Today one of the arguments against using nuclear weapons to deter non-nuclear attacks is that it invites proliferation. It seems clear in this case, based on the available PRC historical materials, that US nuclear threats during the Korean War played a critical role in communist China’s decision to build the bomb.
Lack of comparable access to North Korean historical materials makes it difficult to know if its nuclear weapons program is rooted in the same war-time experience. But it’s not an unreasonable assumption.

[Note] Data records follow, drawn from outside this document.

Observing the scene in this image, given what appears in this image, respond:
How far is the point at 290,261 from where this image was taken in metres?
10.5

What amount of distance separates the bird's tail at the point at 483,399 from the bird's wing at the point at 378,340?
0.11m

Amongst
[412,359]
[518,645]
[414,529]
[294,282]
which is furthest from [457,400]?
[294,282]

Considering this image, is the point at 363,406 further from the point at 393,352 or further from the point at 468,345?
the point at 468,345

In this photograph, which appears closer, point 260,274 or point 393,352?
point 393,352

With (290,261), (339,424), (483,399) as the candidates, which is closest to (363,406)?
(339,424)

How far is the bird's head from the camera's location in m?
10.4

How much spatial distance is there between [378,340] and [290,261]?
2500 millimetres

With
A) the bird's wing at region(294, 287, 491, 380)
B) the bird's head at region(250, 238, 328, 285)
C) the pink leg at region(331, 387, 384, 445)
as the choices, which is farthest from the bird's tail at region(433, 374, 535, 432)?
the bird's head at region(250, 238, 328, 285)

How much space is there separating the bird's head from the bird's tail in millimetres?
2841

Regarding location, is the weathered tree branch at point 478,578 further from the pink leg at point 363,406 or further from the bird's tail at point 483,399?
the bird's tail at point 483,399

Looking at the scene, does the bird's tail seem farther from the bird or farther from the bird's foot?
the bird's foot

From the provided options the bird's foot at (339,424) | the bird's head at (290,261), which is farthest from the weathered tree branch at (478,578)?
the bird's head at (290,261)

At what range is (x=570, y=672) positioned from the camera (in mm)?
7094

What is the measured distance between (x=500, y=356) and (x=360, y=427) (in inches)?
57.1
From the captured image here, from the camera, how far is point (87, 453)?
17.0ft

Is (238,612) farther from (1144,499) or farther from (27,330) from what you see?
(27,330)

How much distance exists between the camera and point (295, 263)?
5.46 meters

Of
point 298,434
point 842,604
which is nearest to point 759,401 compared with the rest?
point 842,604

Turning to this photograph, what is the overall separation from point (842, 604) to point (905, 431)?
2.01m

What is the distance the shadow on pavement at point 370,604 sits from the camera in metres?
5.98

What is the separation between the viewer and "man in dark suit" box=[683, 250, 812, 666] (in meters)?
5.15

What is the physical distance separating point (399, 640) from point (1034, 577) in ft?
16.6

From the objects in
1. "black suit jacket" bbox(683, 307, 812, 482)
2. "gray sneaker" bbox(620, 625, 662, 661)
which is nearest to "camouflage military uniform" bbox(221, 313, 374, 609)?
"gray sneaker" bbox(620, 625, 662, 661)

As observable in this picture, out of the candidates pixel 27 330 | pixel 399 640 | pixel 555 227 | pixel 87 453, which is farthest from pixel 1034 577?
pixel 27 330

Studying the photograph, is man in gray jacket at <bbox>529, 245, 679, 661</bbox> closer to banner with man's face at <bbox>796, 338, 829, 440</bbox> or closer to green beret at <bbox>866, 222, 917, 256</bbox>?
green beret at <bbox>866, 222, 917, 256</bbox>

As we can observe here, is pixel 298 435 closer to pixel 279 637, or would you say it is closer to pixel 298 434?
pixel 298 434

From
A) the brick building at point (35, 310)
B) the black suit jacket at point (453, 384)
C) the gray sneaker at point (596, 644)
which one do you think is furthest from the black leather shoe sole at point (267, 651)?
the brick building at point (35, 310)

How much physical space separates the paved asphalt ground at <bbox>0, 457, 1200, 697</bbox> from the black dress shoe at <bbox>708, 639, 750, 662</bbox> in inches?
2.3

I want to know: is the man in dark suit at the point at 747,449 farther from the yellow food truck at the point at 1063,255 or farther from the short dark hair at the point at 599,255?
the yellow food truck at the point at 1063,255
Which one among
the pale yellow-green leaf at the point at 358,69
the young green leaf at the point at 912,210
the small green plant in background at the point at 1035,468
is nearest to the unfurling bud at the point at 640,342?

The Chinese communist leadership’s response to US nuclear threats 60 years ago continues to inhibit international diplomatic efforts to stop North Korea’s pursuit of nuclear weapons today. On the one hand, its relationship with North Korea, forged during the Korean War and celebrated by Xi Jinping on its 60th anniversary, puts Chinese leaders in a unique position to influence North Korean behavior. The PRC certainly does not want another nuclear-armed state on its border. So many other nations, including the United States, expect Chinese leaders to use their influence to persuade their North Korean counterparts to dismantle their nuclear weapons program. But as noted in a 1995 Japanese Defense Agency (JDA) study of Japan’s nuclear options,
“Although North Korea’s nuclear development is like a dagger stuck to China’s throat, it has the same logical justification of China’s own nuclear development. China cannot condemn it. It is nothing other than an entanglement in one’s own net.”
Lessons for No First Use
The Korean War is not a minor outlier in the history of nuclear deterrence. It is a defining event that shaped the political and security contours of Asia during the Cold War with a legacy that remains relevant today. The US experience in Korea shows how attempting to use nuclear threats to deter large-scale conventional attacks can fail, and that one of the potential consequences of failure is nuclear proliferation.